*Given request:*
Render the rows from the line with "Among the items" up to and including the line with "27920 millimetres" as a Markdown table with the columns Row and Line, numbering each line in Row and leaving out blank lines.

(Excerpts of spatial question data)
◇ ◇ ◇ ◇ ◇
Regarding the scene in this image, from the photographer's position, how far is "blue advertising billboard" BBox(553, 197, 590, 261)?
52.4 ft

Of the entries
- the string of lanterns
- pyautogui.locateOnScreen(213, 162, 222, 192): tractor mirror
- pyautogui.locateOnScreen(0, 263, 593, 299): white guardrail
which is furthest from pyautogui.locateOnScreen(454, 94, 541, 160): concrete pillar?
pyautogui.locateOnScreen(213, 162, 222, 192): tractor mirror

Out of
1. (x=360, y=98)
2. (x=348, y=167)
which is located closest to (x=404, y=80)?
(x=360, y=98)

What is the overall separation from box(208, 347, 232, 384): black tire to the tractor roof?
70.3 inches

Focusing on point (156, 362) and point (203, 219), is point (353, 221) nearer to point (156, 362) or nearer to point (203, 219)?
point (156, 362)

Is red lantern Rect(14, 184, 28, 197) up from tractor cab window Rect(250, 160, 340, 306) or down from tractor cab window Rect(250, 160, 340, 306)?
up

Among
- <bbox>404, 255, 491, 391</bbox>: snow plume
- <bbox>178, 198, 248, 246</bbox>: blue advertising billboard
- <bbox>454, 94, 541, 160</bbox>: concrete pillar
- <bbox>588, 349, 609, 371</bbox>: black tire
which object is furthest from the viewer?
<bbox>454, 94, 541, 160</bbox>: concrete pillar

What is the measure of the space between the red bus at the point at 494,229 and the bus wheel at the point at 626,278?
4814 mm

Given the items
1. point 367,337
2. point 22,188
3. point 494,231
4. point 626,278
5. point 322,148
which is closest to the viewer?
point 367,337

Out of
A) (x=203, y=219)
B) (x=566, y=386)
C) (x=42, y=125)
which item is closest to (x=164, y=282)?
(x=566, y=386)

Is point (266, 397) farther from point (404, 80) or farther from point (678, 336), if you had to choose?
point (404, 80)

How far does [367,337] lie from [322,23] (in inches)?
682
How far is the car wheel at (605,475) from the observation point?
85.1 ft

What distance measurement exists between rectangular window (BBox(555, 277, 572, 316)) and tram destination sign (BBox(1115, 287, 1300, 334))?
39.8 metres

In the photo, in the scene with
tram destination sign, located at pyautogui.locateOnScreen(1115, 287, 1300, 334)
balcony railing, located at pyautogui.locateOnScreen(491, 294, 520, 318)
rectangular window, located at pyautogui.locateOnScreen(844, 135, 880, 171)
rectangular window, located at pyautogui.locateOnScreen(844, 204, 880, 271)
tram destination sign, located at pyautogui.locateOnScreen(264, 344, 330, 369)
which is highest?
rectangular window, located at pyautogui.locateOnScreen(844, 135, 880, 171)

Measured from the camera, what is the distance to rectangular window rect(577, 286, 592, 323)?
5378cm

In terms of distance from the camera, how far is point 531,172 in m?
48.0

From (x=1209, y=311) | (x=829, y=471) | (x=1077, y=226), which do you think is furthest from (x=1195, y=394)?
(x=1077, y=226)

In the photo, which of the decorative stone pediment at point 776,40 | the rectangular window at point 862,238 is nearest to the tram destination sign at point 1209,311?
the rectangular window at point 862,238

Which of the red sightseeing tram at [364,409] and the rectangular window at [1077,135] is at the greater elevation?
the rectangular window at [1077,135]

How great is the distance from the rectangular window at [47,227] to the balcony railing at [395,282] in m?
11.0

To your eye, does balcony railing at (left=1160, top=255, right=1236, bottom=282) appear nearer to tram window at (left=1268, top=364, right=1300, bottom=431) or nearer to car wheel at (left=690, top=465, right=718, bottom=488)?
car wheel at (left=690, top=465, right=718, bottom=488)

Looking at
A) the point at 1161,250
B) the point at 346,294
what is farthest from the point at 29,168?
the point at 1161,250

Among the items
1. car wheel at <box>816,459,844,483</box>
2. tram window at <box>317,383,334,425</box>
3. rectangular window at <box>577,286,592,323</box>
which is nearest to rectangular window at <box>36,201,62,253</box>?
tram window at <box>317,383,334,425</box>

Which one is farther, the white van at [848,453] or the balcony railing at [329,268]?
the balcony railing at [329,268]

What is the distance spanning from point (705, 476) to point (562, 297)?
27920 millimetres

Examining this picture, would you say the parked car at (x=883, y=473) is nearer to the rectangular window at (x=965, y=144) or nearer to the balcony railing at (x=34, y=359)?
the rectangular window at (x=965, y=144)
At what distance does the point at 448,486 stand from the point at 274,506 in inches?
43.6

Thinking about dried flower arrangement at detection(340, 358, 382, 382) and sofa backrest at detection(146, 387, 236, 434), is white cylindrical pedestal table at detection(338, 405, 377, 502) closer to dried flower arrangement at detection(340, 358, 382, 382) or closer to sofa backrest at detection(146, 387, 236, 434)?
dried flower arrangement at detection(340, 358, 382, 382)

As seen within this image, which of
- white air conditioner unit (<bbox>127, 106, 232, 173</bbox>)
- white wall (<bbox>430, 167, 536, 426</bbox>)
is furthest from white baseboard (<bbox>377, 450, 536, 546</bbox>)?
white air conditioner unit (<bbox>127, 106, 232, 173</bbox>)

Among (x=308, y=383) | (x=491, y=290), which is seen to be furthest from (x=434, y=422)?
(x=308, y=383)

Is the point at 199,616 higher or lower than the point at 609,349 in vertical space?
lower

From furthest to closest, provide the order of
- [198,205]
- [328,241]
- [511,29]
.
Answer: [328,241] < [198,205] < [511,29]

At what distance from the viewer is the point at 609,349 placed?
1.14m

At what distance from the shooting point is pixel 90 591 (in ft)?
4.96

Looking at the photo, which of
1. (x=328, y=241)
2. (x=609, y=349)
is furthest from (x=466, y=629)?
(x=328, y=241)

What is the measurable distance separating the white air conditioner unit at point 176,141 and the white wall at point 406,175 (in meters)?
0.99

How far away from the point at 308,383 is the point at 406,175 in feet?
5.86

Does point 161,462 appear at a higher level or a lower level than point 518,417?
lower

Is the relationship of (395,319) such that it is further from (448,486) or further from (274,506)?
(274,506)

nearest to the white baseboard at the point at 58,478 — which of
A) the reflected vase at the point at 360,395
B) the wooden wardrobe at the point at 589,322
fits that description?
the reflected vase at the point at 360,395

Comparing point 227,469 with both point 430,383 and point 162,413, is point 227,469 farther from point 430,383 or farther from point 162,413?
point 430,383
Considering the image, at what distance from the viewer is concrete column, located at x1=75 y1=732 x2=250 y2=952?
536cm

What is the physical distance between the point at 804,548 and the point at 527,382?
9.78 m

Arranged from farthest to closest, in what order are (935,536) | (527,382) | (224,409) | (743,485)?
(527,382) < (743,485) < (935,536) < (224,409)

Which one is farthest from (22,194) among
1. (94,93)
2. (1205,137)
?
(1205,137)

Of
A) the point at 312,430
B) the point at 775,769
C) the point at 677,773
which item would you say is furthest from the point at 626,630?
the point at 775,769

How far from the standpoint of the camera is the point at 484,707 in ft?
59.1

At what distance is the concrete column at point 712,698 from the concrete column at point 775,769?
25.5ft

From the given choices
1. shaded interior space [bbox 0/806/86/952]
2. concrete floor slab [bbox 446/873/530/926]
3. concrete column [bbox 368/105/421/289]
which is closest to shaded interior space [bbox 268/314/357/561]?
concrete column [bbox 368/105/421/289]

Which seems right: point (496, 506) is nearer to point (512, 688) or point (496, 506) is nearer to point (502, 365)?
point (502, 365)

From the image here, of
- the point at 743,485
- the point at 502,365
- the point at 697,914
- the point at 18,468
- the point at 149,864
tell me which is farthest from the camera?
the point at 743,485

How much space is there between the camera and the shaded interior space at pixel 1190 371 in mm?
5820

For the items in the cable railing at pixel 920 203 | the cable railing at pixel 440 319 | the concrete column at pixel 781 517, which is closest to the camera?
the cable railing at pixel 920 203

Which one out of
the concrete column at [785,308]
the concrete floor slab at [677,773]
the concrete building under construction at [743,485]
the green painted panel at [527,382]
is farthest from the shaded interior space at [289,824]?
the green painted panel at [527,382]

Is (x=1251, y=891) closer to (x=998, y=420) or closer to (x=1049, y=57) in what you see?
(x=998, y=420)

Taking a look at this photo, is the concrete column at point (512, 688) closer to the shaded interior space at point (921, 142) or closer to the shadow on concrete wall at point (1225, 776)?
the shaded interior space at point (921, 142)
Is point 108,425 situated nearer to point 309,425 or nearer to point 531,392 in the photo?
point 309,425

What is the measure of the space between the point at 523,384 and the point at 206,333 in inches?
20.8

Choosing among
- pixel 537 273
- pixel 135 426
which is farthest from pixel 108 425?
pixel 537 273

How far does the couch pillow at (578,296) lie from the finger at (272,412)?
◇ ◇ ◇ ◇ ◇
*Written reply:*
| Row | Line |
|---|---|
| 1 | Among the items |
| 2 | 1. car wheel at <box>816,459,844,483</box> |
| 3 | 2. tram window at <box>317,383,334,425</box> |
| 4 | 3. rectangular window at <box>577,286,592,323</box> |
| 5 | which is nearest to rectangular window at <box>36,201,62,253</box>? |
| 6 | tram window at <box>317,383,334,425</box> |
| 7 | Which one is farther, the white van at [848,453] or the balcony railing at [329,268]? |
| 8 | the balcony railing at [329,268] |
| 9 | What is the distance spanning from point (705, 476) to point (562, 297)? |
| 10 | 27920 millimetres |